• _About this task_
Can you retype every line of the data below character for character, leaving the pictures out of your answer?
Content starts
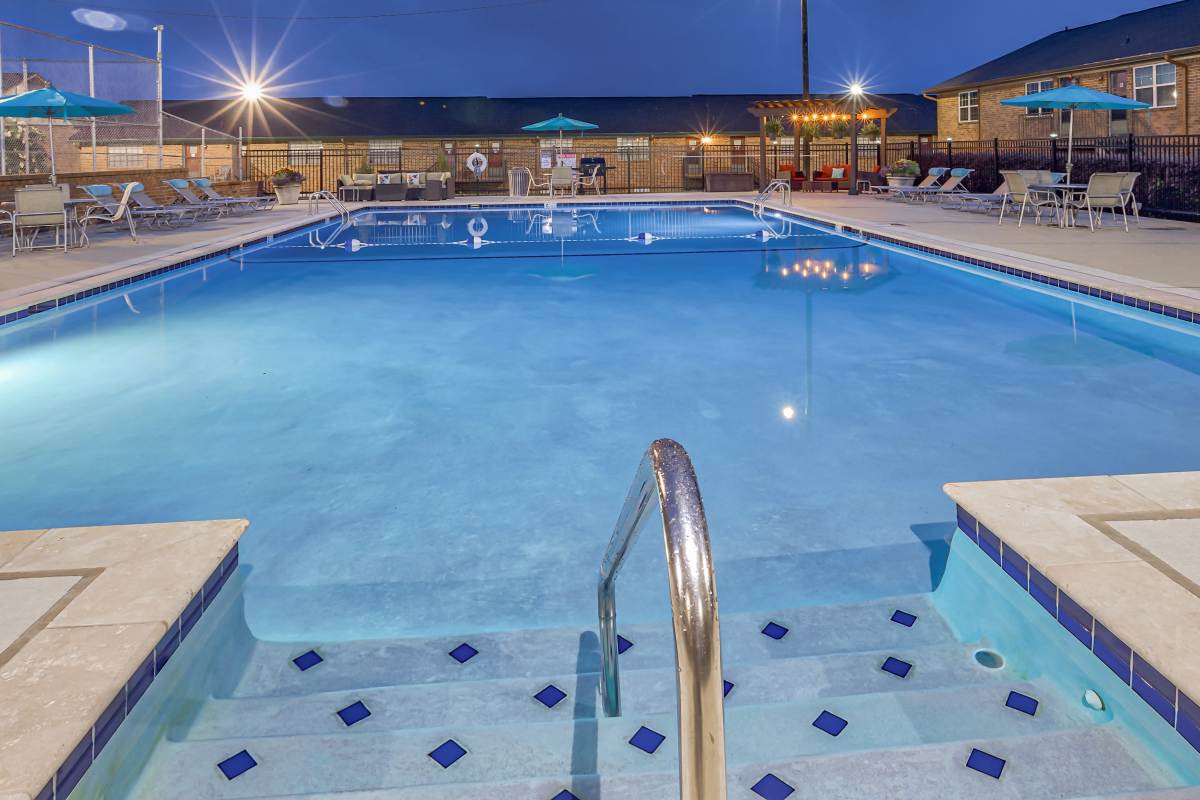 Community swimming pool at Breckenridge in Birmingham, Alabama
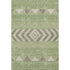 5' X 8' Green Taupe And Ivory Southwestern Washable Area Rug With UV Protection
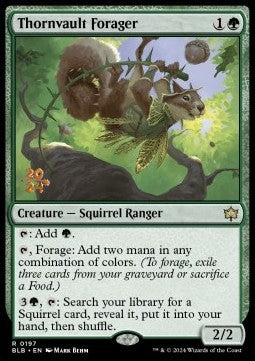 Thornvault Forager PBLB-197 Rare Excellent Englisch Foil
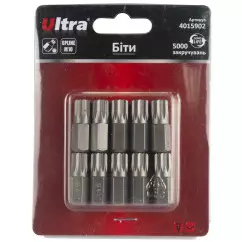 Биты ULTRA Spline M10х30мм 10мм 10 шт S2 блистер (4015902)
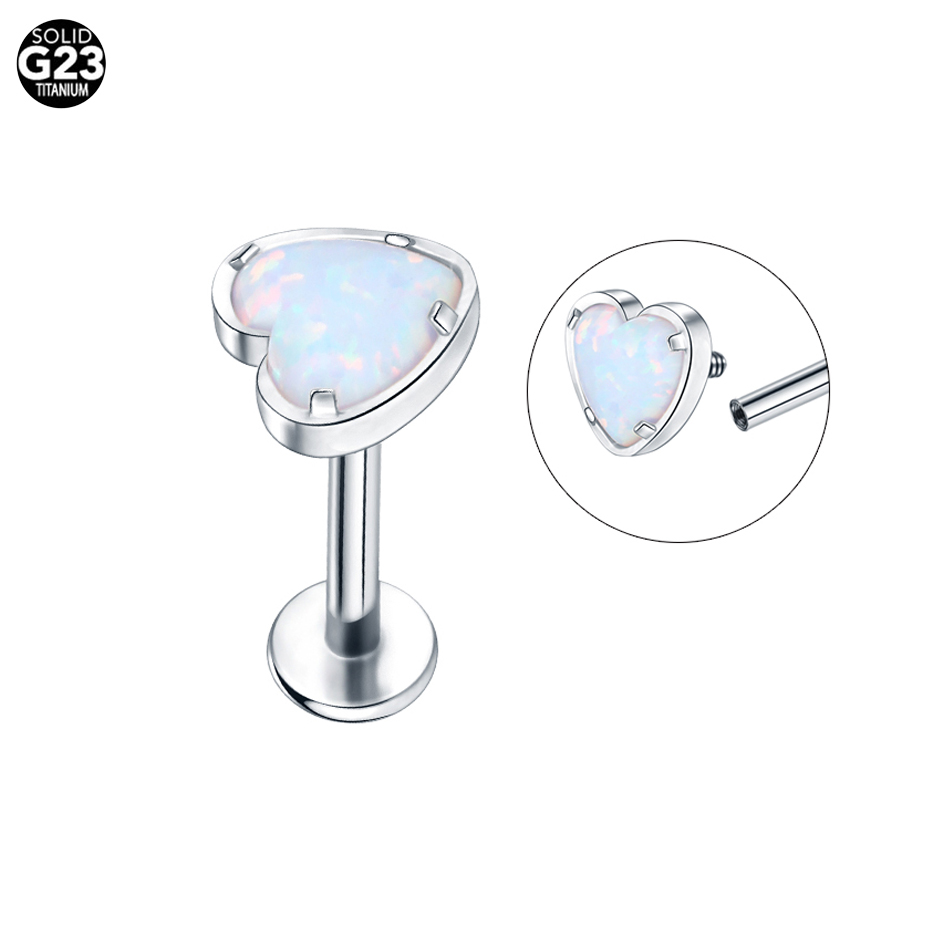 1PC Titanium 16G CZ Gem Labret - مراجعة Cluster Stud Ear وسعره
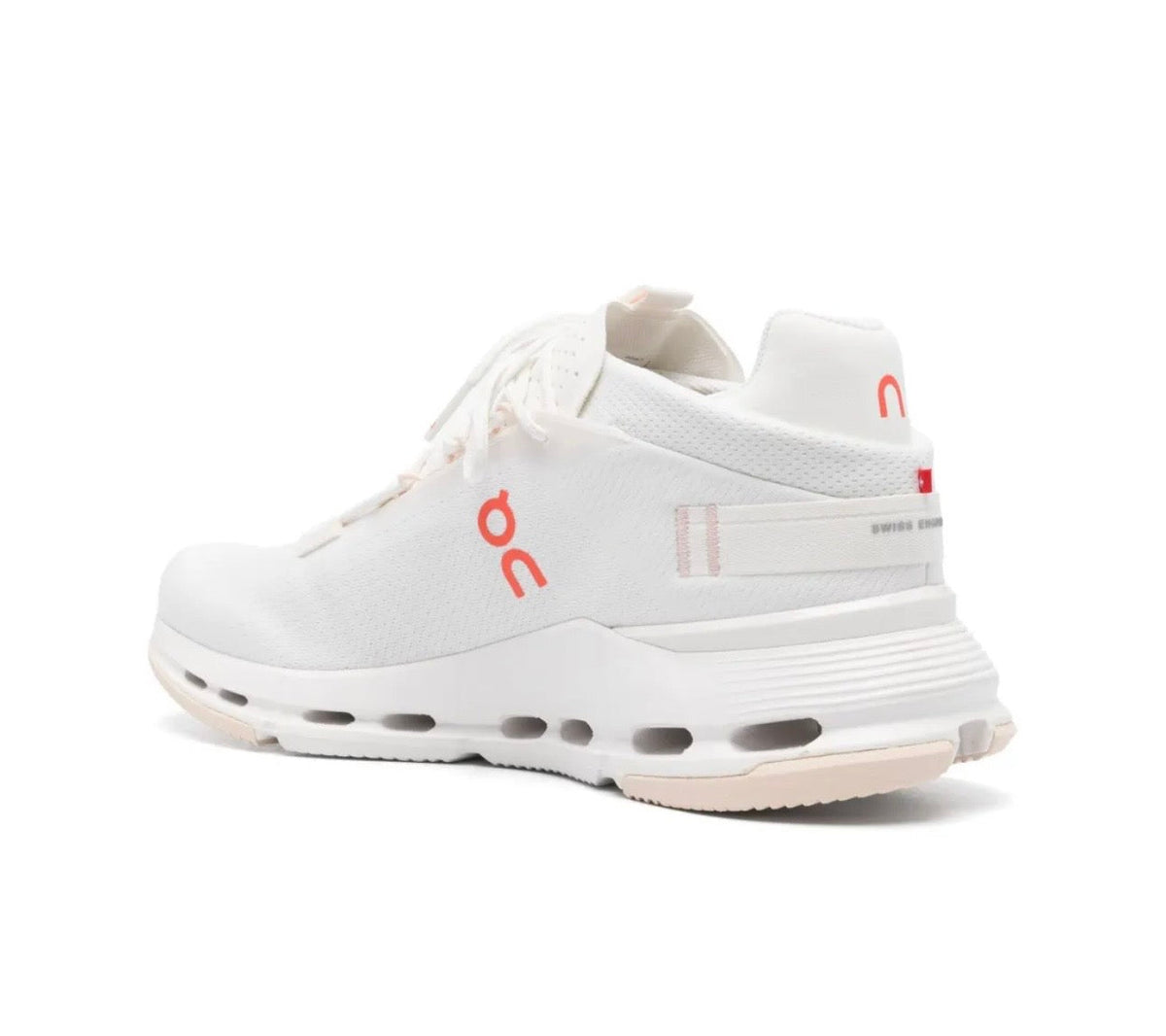 On Cloudnova White Red - high-performance athletic footwear in White with advanced cushioning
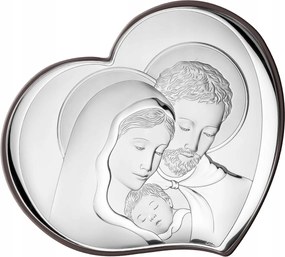 Vászonkép Szent Család ezüst szív 38x33.5 cm Cikkszám: VL81252/7L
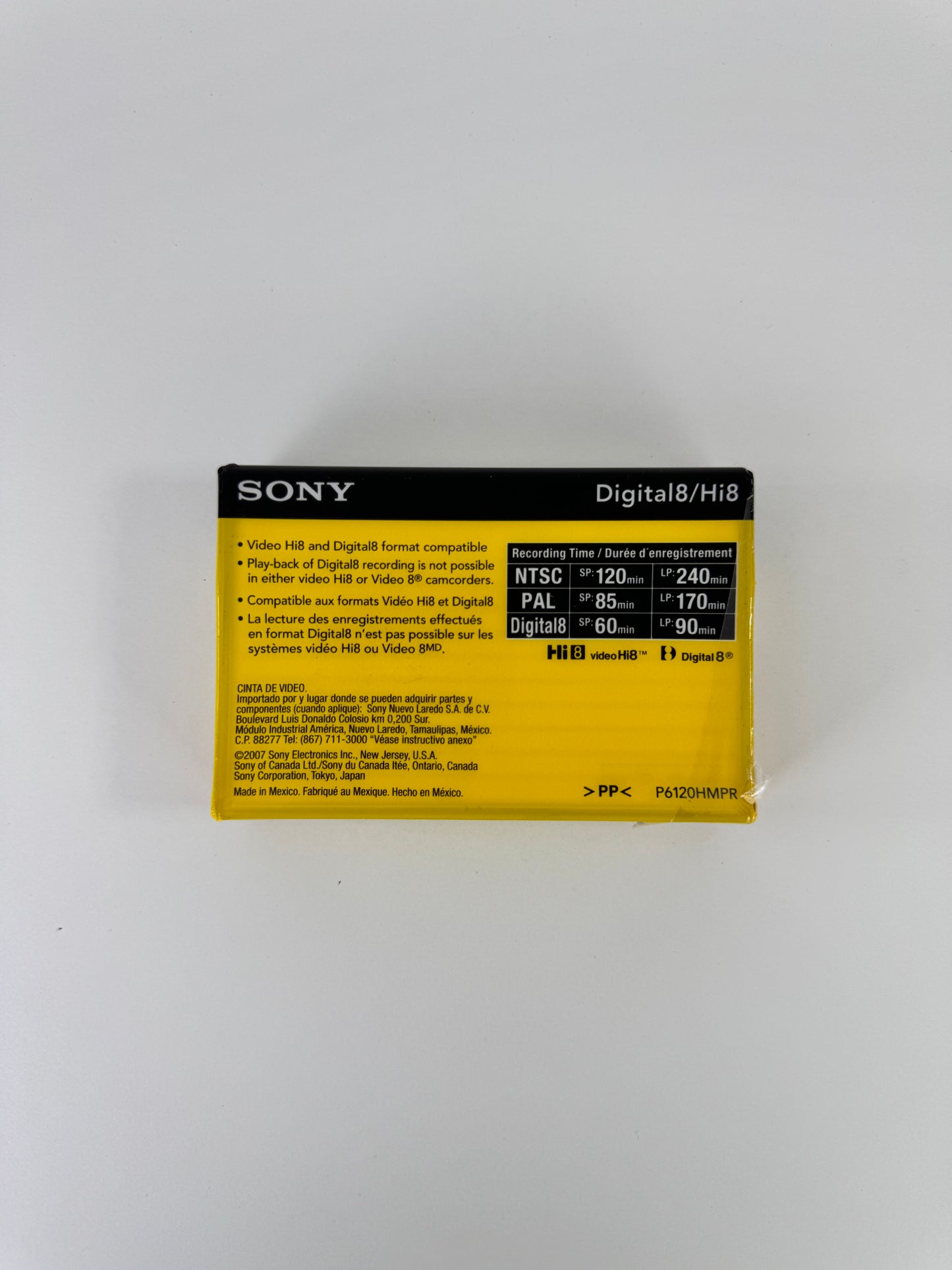 Sony Hi8 60 min Digital8 120 min HMP Cassette Tape - New Sealed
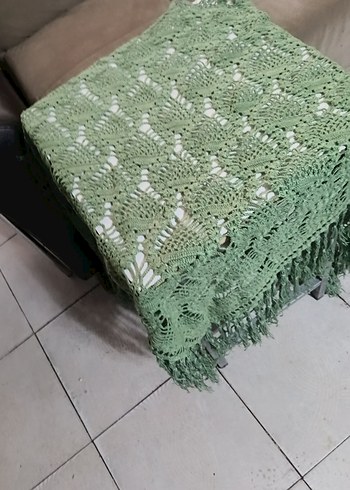 Dantel Detaylı Yeşil Kadın Şal - Görsel 2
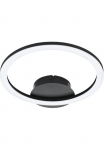 EGLO Lubinis &scaron;viestuvas &raquo;PARRAPOS-Z lubinis &scaron;viestuvas juoda spalva TuneableWhite ZigBee 3.0 Disco-Modus&laquo; LED-Modul 1 Stk. warmwei&szlig; - kaltwei&szlig; App /Sprachsteuerung Alexa 30x34x45 cm exkl. Nuotolinis ap&scaron;vietimo pultas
Content ends
• _Answer box_
 Community swimming pool at Breckenridge in Birmingham, Alabama
 5' X 8' Green Taupe And Ivory Southwestern Washable Area Rug With UV Protection
 Thornvault Forager PBLB-197 Rare Excellent Englisch Foil
 Биты ULTRA Spline M10х30мм 10мм 10 шт S2 блистер (4015902)
 1PC Titanium 16G CZ Gem Labret - مراجعة Cluster Stud Ear وسعره
 On Cloudnova White Red - high-performance athletic footwear in White with advanced cushioning
 Vászonkép Szent Család ezüst szív 38x33.5 cm Cikkszám: VL81252/7L
 Sony Hi8 60 min Digital8 120 min HMP Cassette Tape - New Sealed
 Dantel Detaylı Yeşil Kadın Şal - Görsel 2
 EGLO Lubinis &scaron;viestuvas &raquo;PARRAPOS-Z lubinis &scaron;viestuvas juoda spalva TuneableWhite ZigBee 3.0 Disco-Modus&laquo; LED-Modul 1 Stk. warmwei&szlig; - kaltwei&szlig; App /Sprachsteuerung Alexa 30x34x45 cm exkl. Nuotolinis ap&scaron;vietimo pultas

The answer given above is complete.